──────── EXCERPTED RECORDS ────────

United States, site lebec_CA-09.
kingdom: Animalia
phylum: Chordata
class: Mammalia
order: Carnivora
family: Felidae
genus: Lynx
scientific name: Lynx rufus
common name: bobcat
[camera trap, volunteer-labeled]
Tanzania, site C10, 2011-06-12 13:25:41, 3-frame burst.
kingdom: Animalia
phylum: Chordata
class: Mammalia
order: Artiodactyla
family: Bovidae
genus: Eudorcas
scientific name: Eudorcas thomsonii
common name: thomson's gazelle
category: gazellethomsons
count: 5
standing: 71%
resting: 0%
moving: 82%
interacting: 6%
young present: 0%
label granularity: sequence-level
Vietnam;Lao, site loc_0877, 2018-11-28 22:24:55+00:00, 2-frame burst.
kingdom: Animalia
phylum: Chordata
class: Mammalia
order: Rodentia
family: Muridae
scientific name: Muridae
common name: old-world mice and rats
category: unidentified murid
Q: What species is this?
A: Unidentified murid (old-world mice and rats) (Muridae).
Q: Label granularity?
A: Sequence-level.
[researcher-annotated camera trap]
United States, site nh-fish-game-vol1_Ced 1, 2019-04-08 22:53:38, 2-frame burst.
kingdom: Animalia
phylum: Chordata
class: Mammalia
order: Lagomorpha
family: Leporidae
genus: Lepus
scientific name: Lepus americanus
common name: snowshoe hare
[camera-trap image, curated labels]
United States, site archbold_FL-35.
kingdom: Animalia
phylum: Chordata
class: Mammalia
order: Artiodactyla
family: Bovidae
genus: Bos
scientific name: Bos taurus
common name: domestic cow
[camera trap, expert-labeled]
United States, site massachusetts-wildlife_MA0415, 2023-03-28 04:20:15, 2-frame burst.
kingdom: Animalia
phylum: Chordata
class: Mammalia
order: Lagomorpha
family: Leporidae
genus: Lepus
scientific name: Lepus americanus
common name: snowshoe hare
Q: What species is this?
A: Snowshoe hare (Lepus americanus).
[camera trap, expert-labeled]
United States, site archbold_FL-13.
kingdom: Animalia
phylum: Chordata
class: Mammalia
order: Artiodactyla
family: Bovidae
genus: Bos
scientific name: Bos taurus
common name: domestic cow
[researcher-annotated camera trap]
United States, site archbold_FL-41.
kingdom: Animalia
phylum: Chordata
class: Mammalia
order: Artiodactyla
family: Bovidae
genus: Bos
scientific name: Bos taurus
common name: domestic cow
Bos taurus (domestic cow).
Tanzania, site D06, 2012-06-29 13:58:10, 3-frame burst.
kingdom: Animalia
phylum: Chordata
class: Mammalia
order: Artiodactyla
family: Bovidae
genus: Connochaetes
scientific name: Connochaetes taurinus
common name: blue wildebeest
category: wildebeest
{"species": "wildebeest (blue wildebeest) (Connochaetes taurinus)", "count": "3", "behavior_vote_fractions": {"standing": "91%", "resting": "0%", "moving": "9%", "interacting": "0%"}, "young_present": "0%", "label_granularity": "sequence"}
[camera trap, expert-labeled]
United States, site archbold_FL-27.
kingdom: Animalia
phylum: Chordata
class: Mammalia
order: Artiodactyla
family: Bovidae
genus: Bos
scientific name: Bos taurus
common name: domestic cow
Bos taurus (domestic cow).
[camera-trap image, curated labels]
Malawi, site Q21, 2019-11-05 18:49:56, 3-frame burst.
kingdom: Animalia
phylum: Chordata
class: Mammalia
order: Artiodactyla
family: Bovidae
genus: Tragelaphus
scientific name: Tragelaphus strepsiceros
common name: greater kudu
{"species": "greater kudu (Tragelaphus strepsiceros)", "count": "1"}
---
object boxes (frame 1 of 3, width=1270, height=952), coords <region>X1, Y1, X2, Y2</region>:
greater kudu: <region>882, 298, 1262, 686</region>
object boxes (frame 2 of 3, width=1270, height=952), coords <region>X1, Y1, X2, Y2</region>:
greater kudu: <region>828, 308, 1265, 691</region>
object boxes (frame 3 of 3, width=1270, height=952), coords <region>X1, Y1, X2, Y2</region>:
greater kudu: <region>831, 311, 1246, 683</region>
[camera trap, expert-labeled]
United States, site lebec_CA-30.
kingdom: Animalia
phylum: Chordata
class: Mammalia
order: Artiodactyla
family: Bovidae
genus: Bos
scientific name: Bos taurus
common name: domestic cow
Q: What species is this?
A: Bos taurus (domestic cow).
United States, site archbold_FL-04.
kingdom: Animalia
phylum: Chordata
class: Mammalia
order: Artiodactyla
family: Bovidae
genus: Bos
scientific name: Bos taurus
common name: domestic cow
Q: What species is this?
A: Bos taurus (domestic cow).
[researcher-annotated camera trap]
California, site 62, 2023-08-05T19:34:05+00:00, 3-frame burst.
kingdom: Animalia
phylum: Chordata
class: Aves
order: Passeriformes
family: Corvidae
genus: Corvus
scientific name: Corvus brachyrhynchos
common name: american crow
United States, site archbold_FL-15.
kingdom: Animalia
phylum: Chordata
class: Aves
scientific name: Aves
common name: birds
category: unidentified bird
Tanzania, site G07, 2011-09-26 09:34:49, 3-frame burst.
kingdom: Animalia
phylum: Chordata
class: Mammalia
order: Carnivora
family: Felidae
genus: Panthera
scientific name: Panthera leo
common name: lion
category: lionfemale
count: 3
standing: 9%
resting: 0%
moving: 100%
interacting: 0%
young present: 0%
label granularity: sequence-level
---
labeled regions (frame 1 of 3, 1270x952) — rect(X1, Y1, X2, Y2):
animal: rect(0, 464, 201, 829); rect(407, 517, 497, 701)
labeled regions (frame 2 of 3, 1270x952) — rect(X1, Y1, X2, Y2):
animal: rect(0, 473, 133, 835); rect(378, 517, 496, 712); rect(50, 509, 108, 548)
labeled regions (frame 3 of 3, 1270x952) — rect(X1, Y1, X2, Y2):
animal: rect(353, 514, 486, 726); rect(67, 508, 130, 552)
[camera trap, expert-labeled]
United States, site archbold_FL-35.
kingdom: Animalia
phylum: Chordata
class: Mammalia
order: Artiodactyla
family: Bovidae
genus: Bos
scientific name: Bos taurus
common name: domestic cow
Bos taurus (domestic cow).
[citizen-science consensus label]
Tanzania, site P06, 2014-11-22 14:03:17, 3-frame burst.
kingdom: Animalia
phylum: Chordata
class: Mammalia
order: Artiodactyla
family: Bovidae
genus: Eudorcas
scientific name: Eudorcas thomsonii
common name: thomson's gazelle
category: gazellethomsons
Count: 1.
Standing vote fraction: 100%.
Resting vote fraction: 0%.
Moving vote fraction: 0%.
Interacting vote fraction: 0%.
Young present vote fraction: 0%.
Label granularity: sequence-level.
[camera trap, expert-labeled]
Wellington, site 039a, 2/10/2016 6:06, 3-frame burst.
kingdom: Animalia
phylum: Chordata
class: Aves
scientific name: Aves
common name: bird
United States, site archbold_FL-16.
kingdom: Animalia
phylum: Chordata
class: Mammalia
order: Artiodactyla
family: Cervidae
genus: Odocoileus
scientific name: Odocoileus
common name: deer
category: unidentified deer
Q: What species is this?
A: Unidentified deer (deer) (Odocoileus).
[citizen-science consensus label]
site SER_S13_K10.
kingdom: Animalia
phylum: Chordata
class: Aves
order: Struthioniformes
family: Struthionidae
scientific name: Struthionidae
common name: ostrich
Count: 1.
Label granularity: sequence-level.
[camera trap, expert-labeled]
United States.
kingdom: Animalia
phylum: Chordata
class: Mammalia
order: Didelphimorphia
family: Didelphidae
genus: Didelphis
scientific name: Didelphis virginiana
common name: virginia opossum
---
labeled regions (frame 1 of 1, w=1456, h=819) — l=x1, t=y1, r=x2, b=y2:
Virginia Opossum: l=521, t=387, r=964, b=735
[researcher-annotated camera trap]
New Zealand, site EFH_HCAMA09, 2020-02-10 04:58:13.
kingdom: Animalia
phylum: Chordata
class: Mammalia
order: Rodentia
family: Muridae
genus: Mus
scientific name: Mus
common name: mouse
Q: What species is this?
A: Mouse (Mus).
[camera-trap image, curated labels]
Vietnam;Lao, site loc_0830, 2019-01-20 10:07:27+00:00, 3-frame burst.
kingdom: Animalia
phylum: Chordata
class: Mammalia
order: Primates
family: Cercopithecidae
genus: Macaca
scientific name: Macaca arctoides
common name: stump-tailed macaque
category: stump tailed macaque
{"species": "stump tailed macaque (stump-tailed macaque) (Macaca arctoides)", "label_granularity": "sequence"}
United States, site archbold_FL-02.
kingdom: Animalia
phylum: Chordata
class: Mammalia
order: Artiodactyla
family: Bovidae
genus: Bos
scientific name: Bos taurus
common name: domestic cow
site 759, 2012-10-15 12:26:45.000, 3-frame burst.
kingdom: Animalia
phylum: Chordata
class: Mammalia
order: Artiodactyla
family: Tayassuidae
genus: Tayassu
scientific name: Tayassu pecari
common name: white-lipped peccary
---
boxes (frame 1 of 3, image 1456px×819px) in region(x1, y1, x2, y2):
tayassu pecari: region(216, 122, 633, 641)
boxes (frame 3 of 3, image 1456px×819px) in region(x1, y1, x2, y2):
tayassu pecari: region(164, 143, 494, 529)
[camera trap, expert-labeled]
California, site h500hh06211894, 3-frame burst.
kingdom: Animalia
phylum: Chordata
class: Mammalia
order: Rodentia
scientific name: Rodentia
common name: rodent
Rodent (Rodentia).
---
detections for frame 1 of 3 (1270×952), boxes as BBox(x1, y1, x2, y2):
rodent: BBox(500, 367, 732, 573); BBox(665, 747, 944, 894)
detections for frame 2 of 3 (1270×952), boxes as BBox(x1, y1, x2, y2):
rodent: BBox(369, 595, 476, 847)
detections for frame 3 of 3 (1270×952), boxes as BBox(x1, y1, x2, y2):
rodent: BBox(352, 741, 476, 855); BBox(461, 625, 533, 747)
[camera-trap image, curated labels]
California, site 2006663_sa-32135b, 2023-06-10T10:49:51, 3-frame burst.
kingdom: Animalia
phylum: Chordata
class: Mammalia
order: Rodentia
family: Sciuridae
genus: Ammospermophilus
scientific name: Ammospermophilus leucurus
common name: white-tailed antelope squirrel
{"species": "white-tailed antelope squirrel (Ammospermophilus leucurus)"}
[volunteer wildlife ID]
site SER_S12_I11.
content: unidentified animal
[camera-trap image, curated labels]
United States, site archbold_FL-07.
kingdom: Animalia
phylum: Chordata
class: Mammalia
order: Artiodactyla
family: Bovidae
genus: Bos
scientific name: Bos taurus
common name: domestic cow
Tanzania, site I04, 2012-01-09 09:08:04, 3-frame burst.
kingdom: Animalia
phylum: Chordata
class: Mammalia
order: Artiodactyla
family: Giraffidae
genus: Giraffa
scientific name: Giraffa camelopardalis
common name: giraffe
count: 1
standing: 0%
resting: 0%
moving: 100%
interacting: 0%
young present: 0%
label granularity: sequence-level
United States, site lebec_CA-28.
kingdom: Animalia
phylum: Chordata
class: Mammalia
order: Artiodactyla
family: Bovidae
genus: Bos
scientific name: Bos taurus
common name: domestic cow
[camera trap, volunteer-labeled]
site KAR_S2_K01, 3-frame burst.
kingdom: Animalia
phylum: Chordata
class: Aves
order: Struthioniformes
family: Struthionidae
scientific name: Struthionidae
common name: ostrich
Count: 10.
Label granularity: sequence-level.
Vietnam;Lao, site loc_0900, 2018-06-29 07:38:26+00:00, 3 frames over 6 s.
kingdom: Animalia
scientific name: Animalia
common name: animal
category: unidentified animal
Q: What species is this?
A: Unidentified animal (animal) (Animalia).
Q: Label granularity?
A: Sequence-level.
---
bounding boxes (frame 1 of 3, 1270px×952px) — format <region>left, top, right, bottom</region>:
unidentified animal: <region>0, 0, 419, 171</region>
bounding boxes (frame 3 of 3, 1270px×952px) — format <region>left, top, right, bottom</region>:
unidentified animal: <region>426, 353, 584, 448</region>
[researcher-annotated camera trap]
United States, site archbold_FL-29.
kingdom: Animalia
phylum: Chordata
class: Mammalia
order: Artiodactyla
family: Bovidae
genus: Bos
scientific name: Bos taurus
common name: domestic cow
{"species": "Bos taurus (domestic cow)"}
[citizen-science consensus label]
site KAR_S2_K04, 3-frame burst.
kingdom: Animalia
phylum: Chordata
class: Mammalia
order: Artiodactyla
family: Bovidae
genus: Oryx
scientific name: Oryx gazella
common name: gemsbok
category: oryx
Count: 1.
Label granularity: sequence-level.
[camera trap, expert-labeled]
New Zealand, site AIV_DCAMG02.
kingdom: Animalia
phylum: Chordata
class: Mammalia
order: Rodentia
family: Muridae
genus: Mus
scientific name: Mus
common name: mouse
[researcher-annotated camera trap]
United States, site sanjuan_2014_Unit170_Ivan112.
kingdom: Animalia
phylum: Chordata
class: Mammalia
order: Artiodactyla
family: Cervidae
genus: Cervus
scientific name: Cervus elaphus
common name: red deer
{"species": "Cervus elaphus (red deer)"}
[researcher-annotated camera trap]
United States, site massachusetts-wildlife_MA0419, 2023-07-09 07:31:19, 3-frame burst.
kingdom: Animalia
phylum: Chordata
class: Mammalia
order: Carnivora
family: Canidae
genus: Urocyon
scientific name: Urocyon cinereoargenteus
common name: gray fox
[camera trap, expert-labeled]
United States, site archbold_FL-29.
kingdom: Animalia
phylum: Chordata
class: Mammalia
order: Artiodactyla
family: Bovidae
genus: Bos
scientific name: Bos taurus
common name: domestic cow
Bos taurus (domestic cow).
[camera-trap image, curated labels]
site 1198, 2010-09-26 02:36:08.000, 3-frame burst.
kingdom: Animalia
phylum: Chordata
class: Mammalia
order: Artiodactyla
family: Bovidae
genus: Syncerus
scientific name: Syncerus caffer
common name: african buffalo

────────

● ACTION ITEM
What do the lines above say from the one containing "genus: Cervus" down to the one containing "common name: gray fox"? Return them exactly, both end lines included, and only them.

● ANSWER TO THIS PROBLEM
genus: Cervus
scientific name: Cervus elaphus
common name: red deer
{"species": "Cervus elaphus (red deer)"}
[researcher-annotated camera trap]
United States, site massachusetts-wildlife_MA0419, 2023-07-09 07:31:19, 3-frame burst.
kingdom: Animalia
phylum: Chordata
class: Mammalia
order: Carnivora
family: Canidae
genus: Urocyon
scientific name: Urocyon cinereoargenteus
common name: gray fox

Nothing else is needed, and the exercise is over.